(Material shown begins)
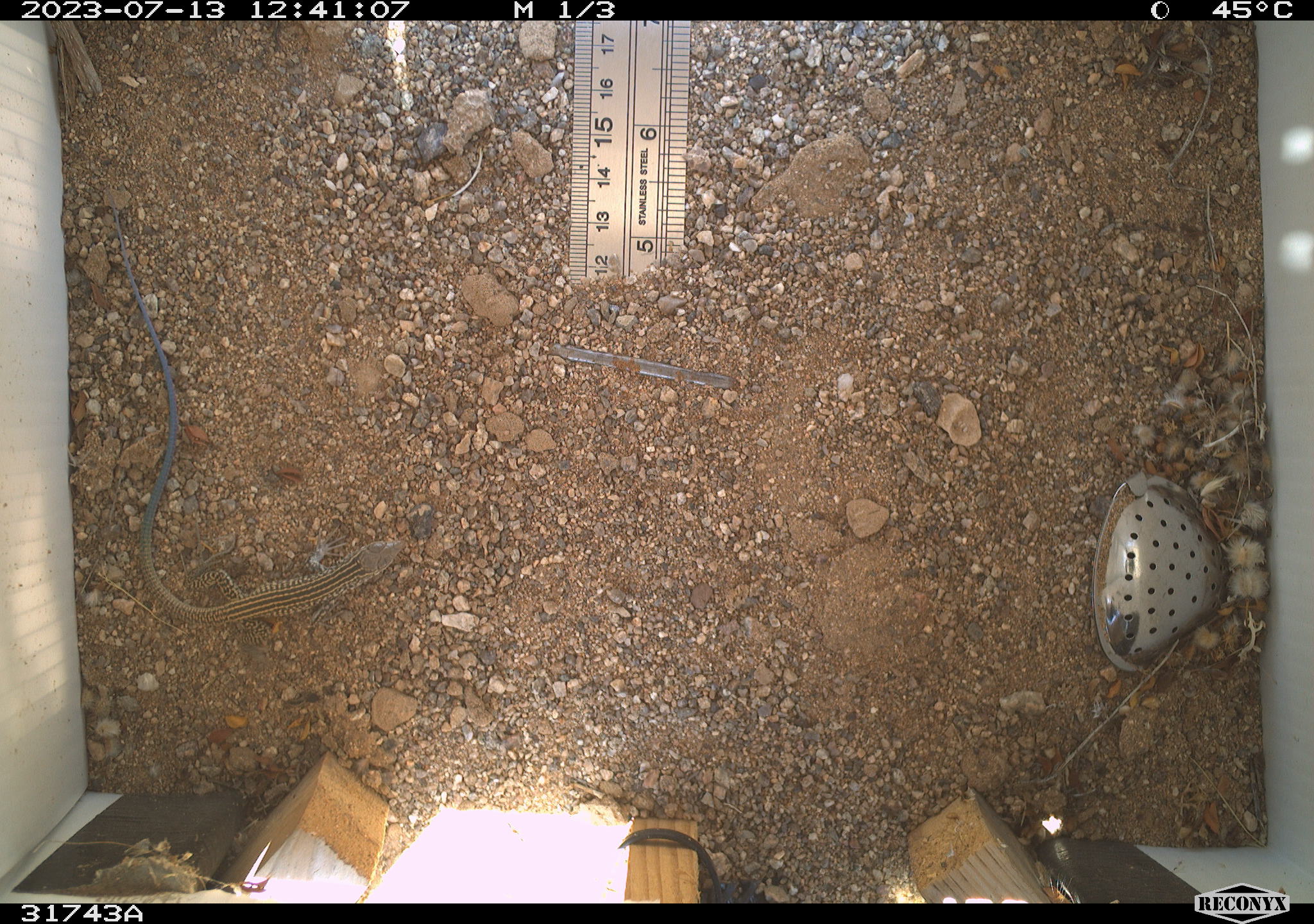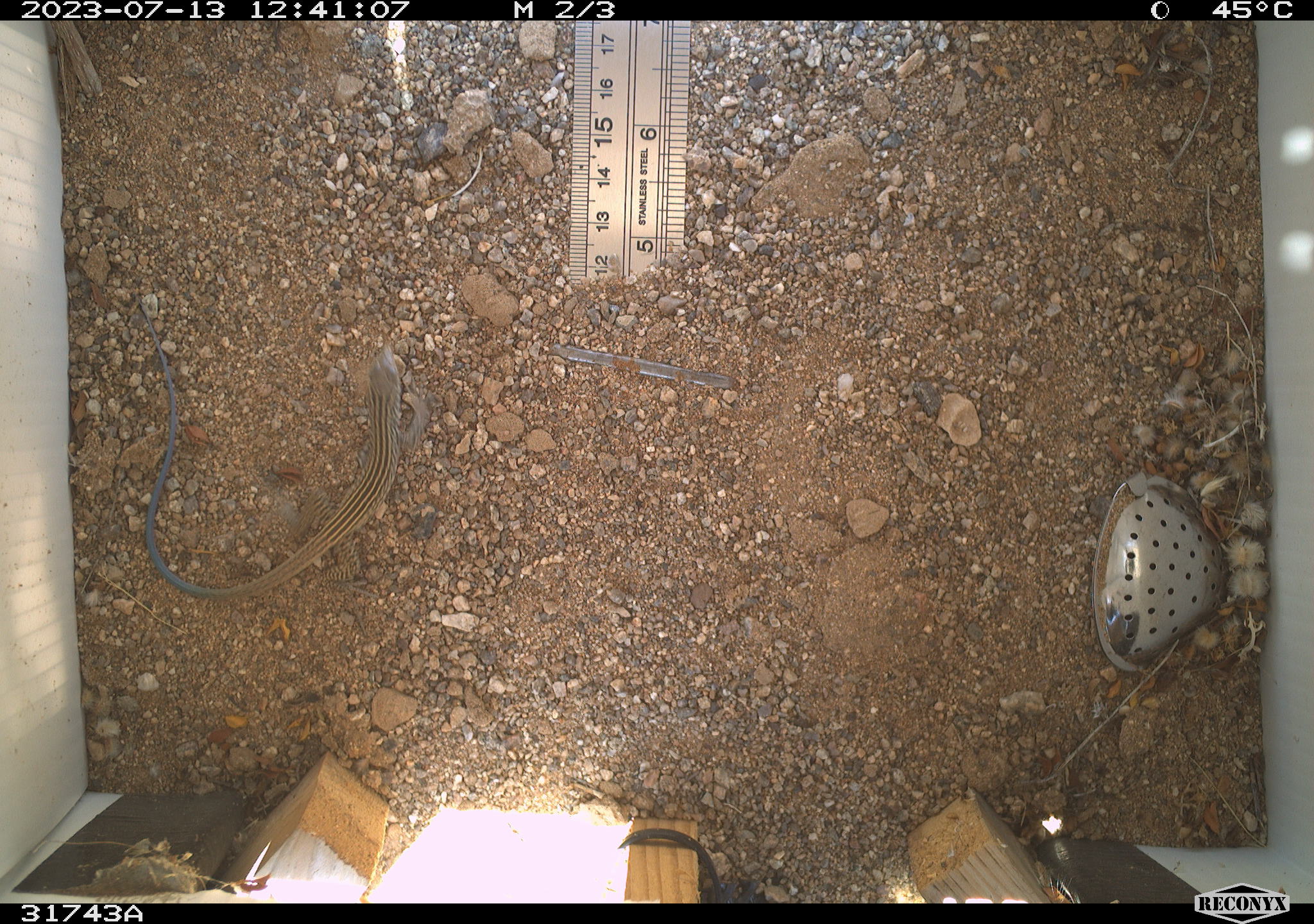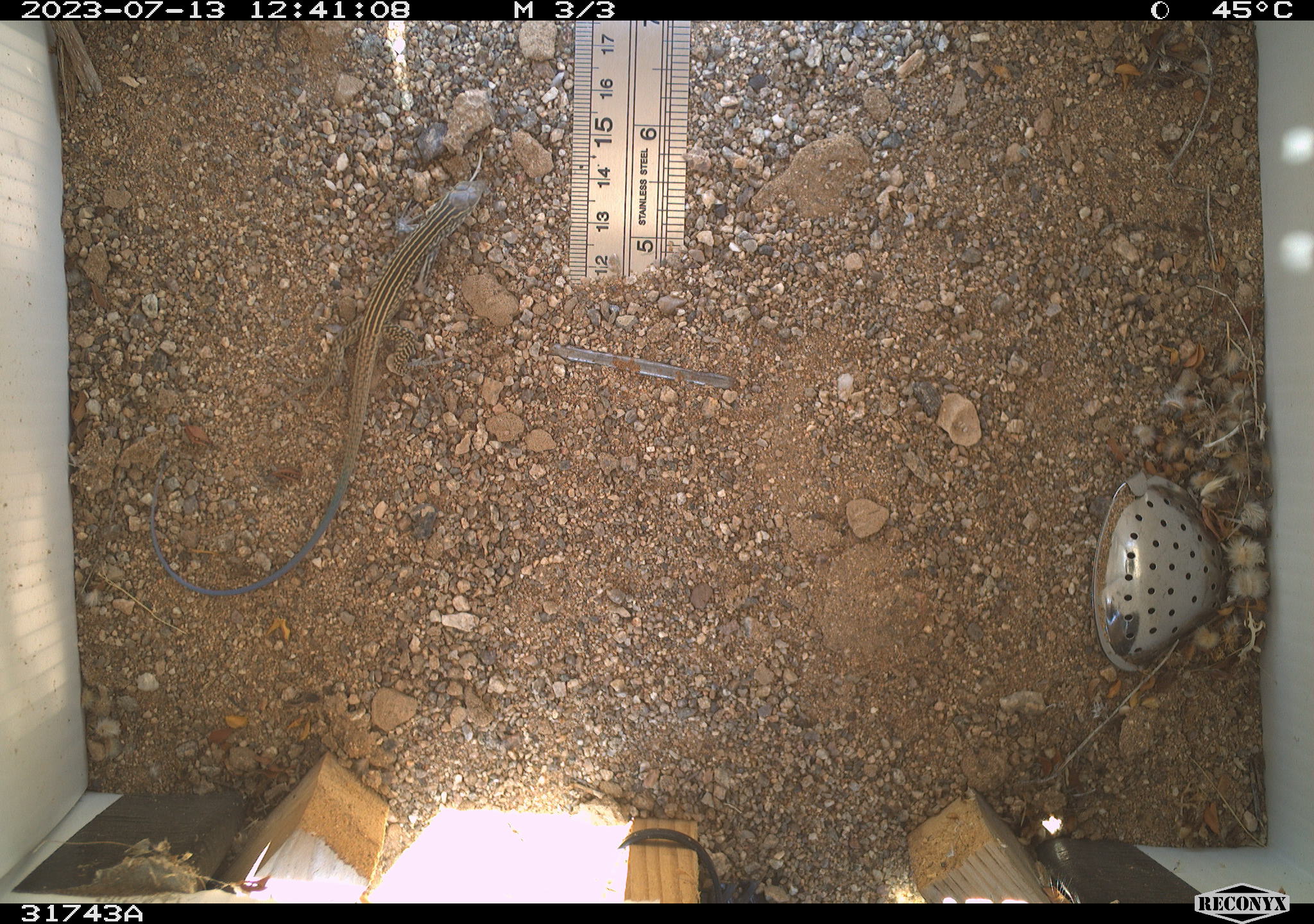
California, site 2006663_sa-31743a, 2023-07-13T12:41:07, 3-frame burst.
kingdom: Animalia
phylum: Chordata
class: Reptilia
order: Squamata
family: Teiidae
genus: Aspidoscelis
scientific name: Aspidoscelis tigris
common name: western whiptail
Western whiptail (Aspidoscelis tigris).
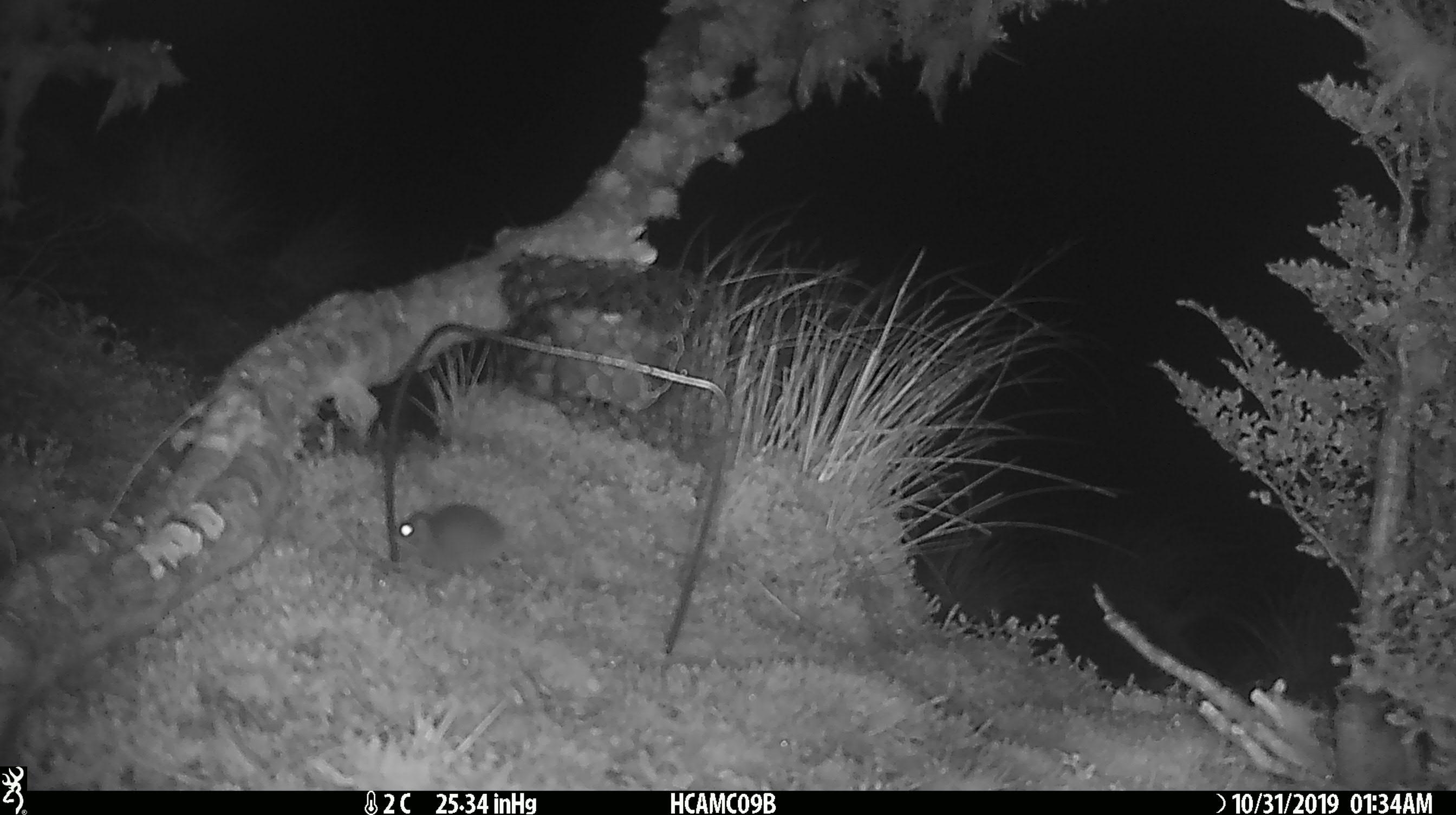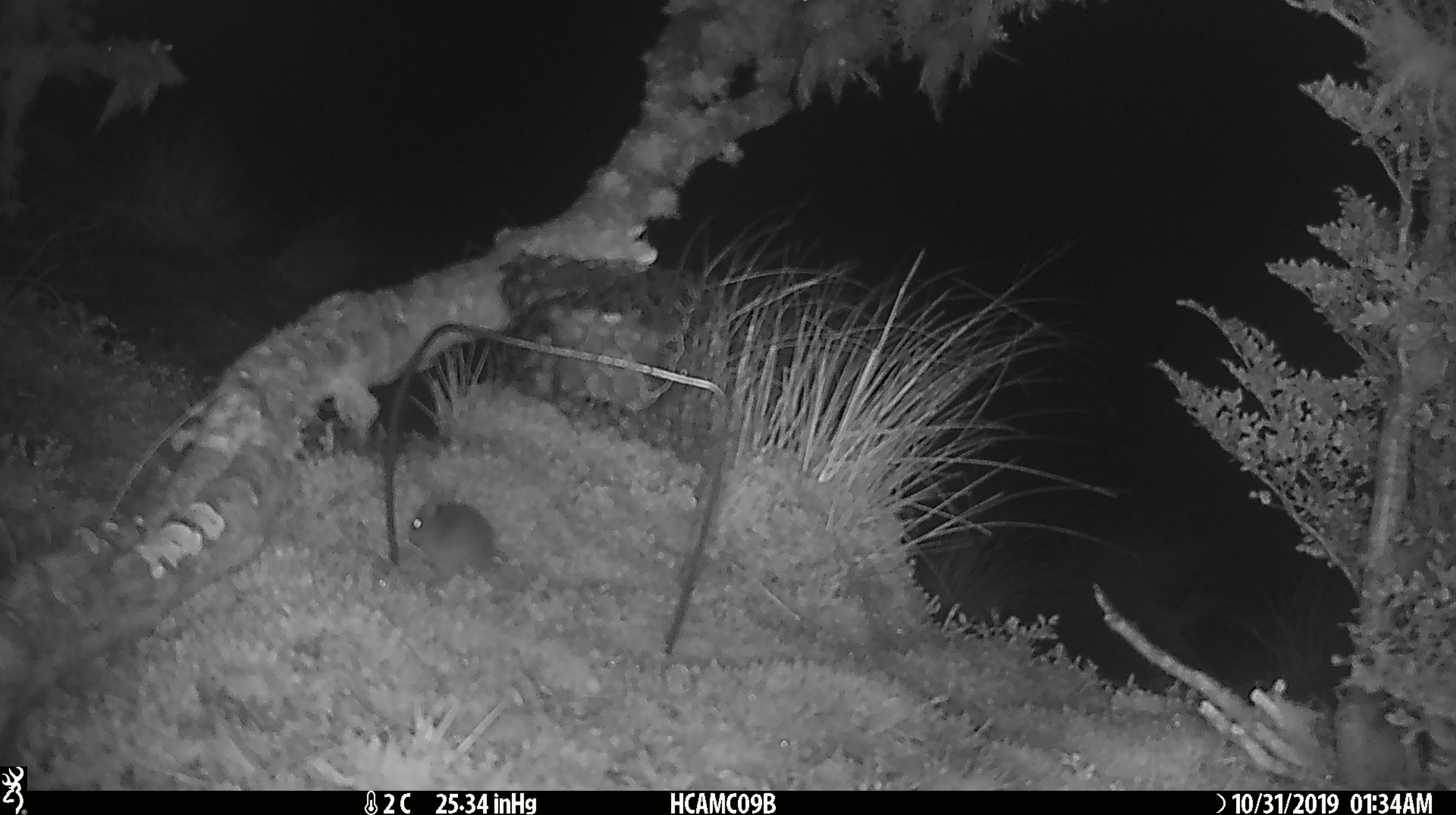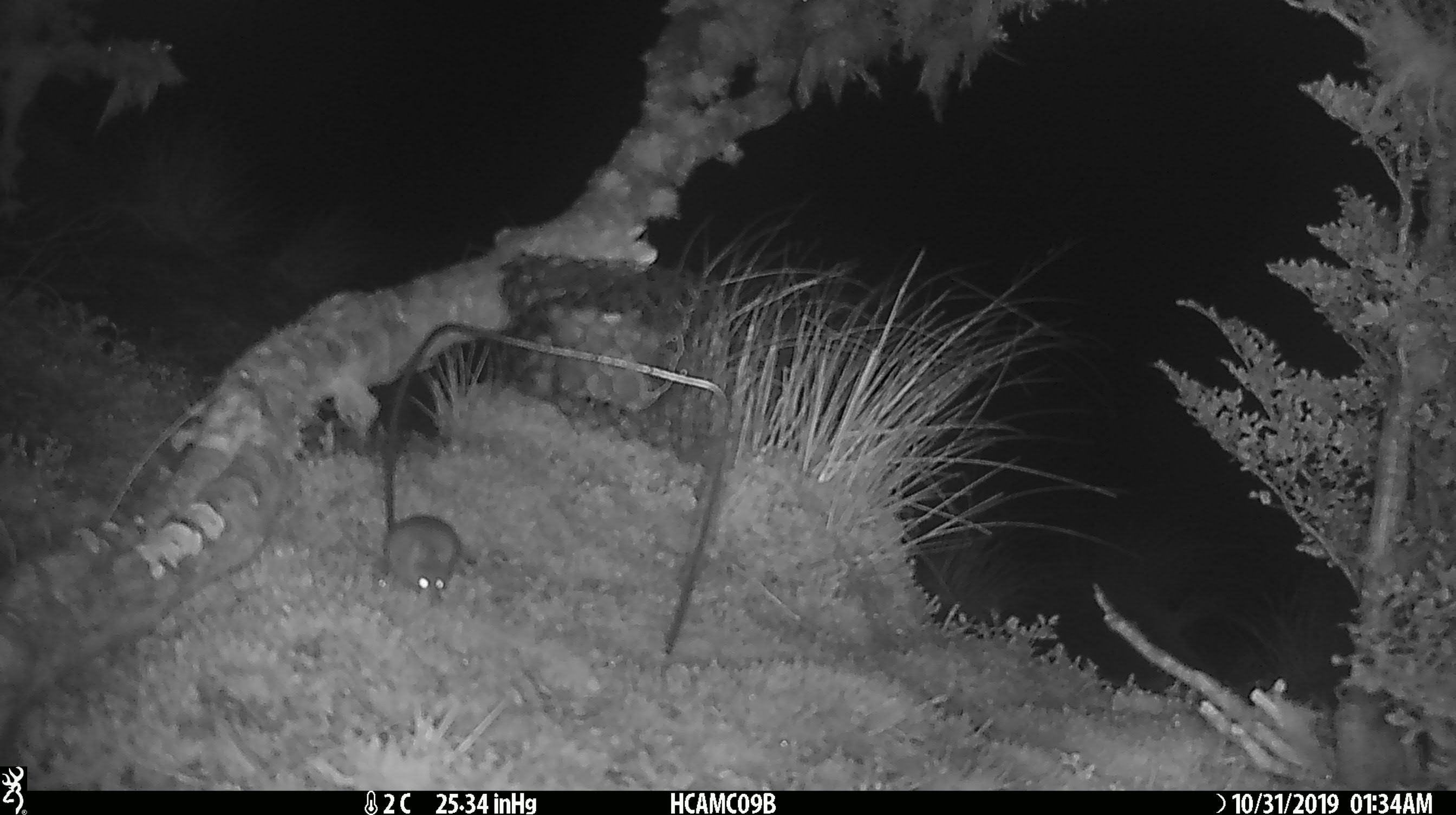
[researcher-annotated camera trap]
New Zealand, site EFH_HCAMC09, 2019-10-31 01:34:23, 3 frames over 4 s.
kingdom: Animalia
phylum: Chordata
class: Mammalia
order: Rodentia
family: Muridae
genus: Mus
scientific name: Mus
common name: mouse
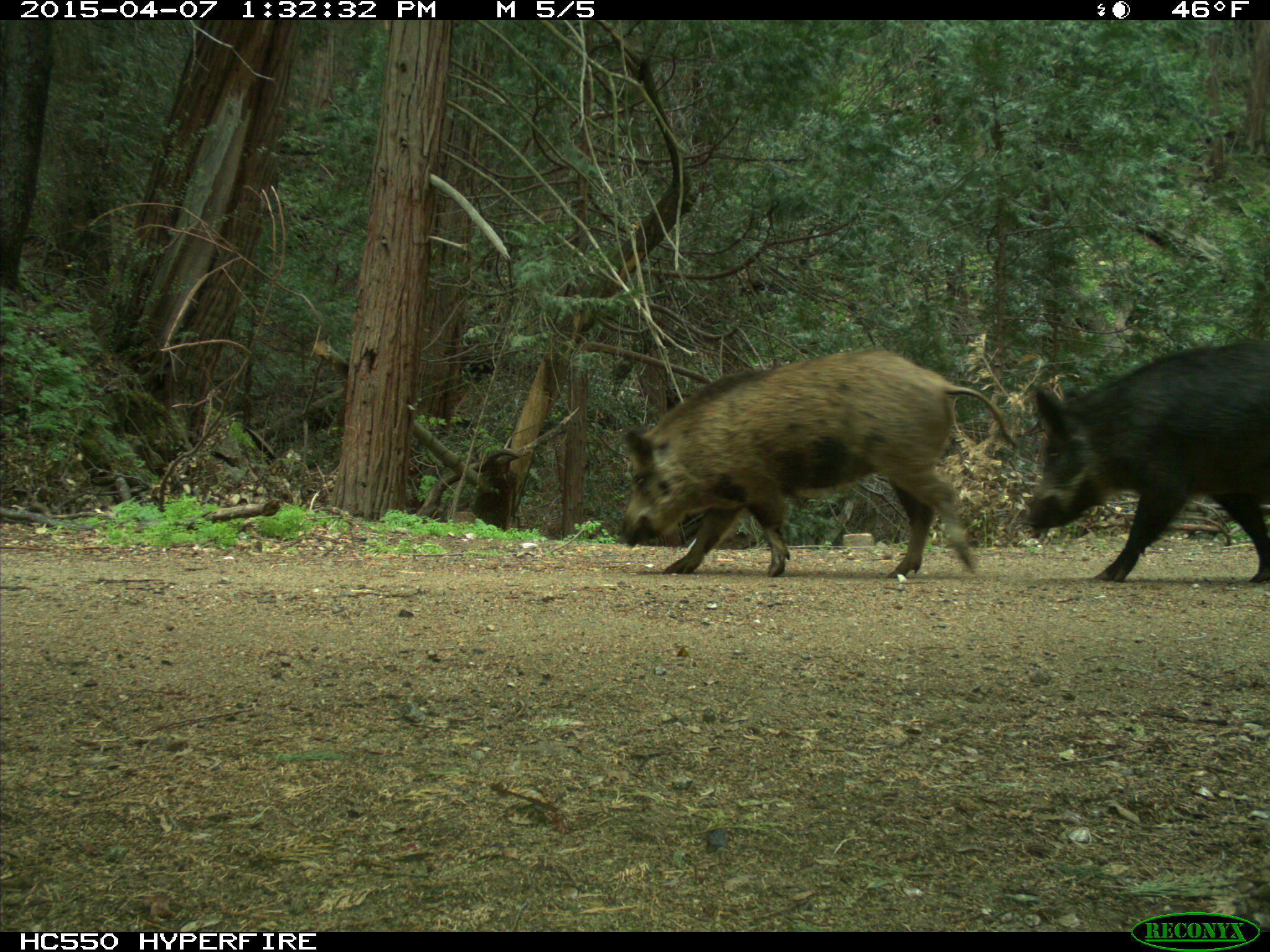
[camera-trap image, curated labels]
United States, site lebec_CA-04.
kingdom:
(Material shown ends)
Problem statement: With the images omitted, output all entries exactly as given.

Task result:
California, site 2006663_sa-31743a, 2023-07-13T12:41:07, 3-frame burst.
kingdom: Animalia
phylum: Chordata
class: Reptilia
order: Squamata
family: Teiidae
genus: Aspidoscelis
scientific name: Aspidoscelis tigris
common name: western whiptail
Western whiptail (Aspidoscelis tigris).
[researcher-annotated camera trap]
New Zealand, site EFH_HCAMC09, 2019-10-31 01:34:23, 3 frames over 4 s.
kingdom: Animalia
phylum: Chordata
class: Mammalia
order: Rodentia
family: Muridae
genus: Mus
scientific name: Mus
common name: mouse
[camera-trap image, curated labels]
United States, site lebec_CA-04.
kingdom:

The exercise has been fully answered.